A fresh debate over the safe-haven credentials of both gold and Bitcoin has erupted after economist Robin Brooks declared that gold’s traditional uncorrelated behavior has come to an end, while the first week of June saw gold outperform major cryptocurrencies amid resilient equities. The two developments highlight how once‑distinct asset classes are increasingly moving in tandem with risk-on markets.
According to Brooks, gold’s correlation with the S&P 500 index has surged to over 0.50 in recent months — a structural shift that he says matches Bitcoin’s own trajectory. “It used to be that gold was uncorrelated with swings in risk appetite and in the S&P 500, but those days are over. These days gold trades like a high‑beta asset. Safe haven no more,” Brooks posted on social media on June 5.
The data shows Bitcoin’s correlation with equities climbed to 0.55 between late 2025 and early 2026, a sharp rise from its historical average below 0.15. Gold’s correlation advanced in lockstep, effectively erasing its decades‑long reputation as a static hedge. Brooks ties this change to a permanent shift in gold’s investor base, driven by a flood of retail capital chasing the “currency debasement trade” rather than any institutional or dollar‑abandonment wave. The new buyer cohort, he argues, is inherently more pro‑cyclical and volatile, cementing a structural modification in gold’s pricing mechanics that did not reverse even after market corrections.
That thesis was tested in the opening week of June, when gold rose roughly 0.92% while the S&P 500 gained 0.41%. Bitcoin, meanwhile, shed 0.98% and Ether dropped a steeper 2.43%. The divergence reignited criticism that digital assets are unable to serve as a consistent safe haven during short‑term uncertainty, even as stocks held steady.

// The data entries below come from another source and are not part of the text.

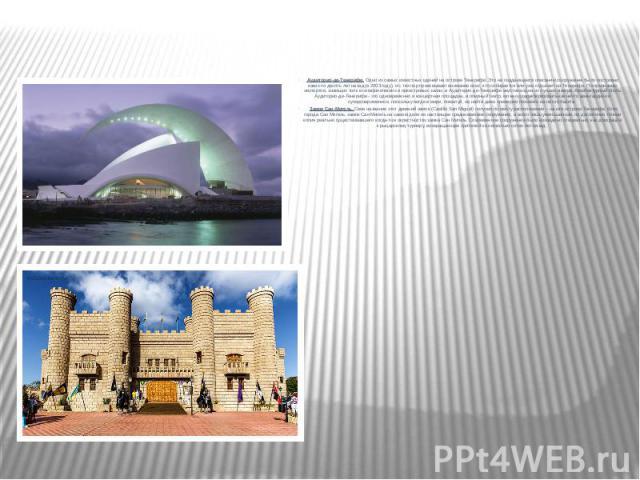 Аудиторио-де-Тенерифе. Одно из самых известных зданий на острове Тенерифе. Это не поддающееся описанию сооружение было построено каких-то десять лет назад (в 2003 году), и с тех пор приковывает внимание всех, кто собирается или уже отдыхает на Тенер…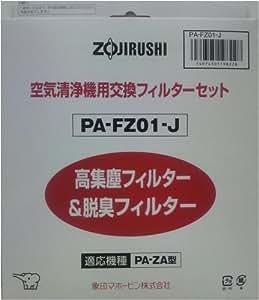 象印 空気清浄機用交換フィルター PA-FZ01-J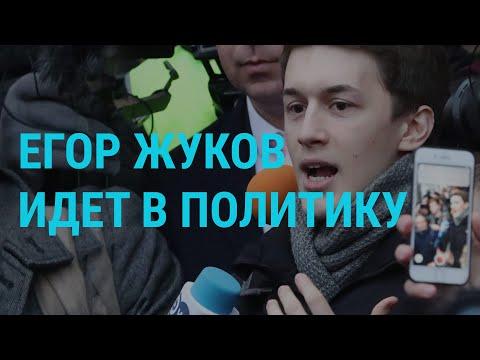 Москва: приговоры по делам о летних протестах | ГЛАВНОЕ | 06.12.19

Supporters of Bitcoin and Ether push back, arguing that a single trading session cannot define a long‑term investment thesis. They point to Bitcoin’s fixed supply, growing institutional adoption, and regulated investment products as enduring qualities that transcend immediate liquidity‑driven fluctuations. Ether’s foundational role in decentralized finance and tokenization likewise gives it a value proposition beyond short‑term price action. For now, however, the developments reinforce the view that both gold and crypto remain heavily influenced by equity market dynamics, leaving the safe‑haven debate far from settled.